Phase One: Engaging with Assistant
The first phase of Look and Talk is designed to assess whether an enrolled user is intentionally engaging with Assistant. Look and Talk uses face detection to identify the user’s presence, filters for proximity using the detected face box size to infer distance, and then uses the existing Face Match system to determine whether they are enrolled Look and Talk users.
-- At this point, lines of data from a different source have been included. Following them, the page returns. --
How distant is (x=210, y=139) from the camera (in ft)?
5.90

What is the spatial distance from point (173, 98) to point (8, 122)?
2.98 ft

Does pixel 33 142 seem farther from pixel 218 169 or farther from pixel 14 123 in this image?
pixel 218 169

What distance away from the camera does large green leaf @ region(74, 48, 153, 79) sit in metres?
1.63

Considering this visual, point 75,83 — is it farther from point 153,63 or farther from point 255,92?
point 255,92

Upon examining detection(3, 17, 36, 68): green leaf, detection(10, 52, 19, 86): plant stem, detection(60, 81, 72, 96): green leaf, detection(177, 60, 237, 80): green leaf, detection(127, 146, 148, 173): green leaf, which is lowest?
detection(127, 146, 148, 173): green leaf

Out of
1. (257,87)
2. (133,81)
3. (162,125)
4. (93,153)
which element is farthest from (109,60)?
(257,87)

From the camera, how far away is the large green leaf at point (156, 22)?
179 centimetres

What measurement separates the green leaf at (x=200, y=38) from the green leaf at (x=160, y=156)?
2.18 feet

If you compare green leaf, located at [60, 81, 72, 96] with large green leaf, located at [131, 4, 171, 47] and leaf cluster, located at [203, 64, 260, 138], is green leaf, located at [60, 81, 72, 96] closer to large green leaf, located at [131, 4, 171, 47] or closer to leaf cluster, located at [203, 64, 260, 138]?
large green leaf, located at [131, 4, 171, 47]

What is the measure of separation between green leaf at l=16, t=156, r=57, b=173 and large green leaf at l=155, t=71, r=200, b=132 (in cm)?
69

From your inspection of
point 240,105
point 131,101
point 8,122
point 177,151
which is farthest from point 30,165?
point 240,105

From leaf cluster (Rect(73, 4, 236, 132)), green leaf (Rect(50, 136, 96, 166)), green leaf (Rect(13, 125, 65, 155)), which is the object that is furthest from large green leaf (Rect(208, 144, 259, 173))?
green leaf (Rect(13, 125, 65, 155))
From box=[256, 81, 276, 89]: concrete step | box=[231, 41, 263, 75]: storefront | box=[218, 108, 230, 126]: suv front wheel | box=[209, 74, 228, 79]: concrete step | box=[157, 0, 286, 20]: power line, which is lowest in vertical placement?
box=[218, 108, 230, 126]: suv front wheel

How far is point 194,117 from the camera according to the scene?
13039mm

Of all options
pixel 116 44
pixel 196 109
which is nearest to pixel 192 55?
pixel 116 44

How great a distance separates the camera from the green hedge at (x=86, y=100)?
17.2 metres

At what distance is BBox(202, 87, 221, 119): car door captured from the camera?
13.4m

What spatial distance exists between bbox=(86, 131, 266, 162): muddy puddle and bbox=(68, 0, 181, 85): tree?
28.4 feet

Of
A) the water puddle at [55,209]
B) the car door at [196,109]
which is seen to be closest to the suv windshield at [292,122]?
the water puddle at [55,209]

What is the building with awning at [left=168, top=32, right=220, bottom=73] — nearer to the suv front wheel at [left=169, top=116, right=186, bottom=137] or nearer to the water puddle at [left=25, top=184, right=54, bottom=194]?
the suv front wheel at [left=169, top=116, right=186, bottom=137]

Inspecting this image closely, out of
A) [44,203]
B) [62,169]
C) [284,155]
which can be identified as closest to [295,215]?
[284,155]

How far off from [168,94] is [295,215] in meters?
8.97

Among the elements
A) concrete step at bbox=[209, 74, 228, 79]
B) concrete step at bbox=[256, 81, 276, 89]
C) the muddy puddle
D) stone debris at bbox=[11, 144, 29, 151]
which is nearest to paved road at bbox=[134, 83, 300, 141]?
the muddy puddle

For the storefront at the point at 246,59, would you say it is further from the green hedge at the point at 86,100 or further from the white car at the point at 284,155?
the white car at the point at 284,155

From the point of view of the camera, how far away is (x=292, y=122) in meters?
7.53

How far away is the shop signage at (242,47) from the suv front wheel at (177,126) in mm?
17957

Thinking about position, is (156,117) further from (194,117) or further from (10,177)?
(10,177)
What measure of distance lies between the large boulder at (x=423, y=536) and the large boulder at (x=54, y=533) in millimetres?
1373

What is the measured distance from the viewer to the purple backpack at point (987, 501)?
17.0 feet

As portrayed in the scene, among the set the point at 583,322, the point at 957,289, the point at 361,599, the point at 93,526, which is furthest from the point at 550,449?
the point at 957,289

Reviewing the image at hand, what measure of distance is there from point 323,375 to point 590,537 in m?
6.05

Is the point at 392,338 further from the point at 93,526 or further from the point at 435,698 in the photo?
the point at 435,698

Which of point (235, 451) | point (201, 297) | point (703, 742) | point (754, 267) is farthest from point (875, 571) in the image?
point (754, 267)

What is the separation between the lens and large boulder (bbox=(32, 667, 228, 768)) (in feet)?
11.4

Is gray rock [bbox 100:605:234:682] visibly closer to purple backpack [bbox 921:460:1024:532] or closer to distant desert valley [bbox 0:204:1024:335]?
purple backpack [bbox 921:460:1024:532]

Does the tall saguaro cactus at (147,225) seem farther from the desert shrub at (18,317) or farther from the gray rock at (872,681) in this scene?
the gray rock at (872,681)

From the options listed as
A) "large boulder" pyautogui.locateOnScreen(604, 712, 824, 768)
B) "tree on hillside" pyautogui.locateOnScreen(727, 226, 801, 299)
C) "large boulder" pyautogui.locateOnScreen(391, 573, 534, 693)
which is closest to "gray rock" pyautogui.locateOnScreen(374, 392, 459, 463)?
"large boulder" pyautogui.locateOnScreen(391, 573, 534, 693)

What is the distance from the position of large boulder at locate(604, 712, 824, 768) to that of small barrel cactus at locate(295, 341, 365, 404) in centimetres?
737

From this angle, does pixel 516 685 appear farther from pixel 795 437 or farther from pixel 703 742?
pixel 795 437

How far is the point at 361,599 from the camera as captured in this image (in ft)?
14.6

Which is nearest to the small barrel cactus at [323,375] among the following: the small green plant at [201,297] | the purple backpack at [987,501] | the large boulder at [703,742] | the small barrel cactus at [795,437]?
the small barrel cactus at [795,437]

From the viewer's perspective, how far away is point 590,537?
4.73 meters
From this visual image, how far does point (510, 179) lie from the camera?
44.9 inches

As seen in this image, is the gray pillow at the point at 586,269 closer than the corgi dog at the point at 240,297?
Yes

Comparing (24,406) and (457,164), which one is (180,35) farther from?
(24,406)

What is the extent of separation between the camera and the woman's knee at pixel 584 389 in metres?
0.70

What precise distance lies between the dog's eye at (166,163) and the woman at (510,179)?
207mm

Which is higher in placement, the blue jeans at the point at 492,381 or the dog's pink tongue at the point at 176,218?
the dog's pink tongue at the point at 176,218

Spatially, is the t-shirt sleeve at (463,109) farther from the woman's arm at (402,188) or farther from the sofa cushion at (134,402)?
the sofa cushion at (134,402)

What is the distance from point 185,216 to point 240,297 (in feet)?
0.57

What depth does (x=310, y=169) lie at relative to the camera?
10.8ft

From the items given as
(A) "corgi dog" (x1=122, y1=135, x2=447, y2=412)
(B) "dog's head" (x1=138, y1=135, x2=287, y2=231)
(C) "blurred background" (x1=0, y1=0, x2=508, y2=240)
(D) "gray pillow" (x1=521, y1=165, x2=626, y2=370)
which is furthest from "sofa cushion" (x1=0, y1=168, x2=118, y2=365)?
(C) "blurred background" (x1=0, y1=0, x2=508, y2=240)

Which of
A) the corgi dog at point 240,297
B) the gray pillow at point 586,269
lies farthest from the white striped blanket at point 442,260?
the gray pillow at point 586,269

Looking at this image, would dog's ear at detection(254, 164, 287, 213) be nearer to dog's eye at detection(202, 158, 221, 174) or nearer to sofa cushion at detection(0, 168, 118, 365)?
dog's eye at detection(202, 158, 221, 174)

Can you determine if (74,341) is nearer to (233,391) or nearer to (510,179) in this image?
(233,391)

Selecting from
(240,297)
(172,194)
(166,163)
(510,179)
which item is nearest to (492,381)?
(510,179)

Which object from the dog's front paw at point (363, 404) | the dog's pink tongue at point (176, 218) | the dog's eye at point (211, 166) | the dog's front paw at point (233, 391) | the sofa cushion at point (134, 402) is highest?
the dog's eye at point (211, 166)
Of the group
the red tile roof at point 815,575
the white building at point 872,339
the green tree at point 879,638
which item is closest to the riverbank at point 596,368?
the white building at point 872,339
For an enrolled user within range, an custom eye gaze model determines whether they are looking at the device. This model estimates both the gaze angle and a binary gaze-on-camera confidence from image frames using a multi-tower convolutional neural network architecture, with one tower processing the whole face and another processing patches around the eyes. Since the device screen covers a region underneath the camera that would be natural for a user to look at, we map the gaze angle and binary gaze-on-camera prediction to the device screen area. To ensure that the final prediction is resilient to spurious individual predictions and involuntary eye blinks and saccades, we apply a smoothing function to the individual frame-based predictions to remove spurious individual predictions.

Eye-gaze prediction and post-processing overview.

We enforce stricter attention requirements before informing users that the system is ready for interaction to minimize false triggers, e.g., when a passing user briefly glances at the device. Once the user looking at the device starts speaking, we relax the attention requirement, allowing the user to naturally shift their gaze.

The final signal necessary in this processing phase checks that the Face Matched user is the active speaker. This is provided by a multimodal active speaker detection model that takes as input both video of the user’s face and the audio containing speech, and predicts whether they are speaking. A number of augmentation techniques (including RandAugment, SpecAugment, and augmenting with AudioSet sounds) helps improve prediction quality for the in-home domain, boosting end-feature performance by over 10%.The final deployed model is a quantized, hardware-accelerated TFLite model, which uses five frames of context for the visual input and 0.5 seconds for the audio input.

Active speaker detection model overview: The two-tower audiovisual model provides the “speaking” probability prediction for the face. The visual network auxiliary prediction pushes the visual network to be as good as possible on its own, improving the final multimodal prediction.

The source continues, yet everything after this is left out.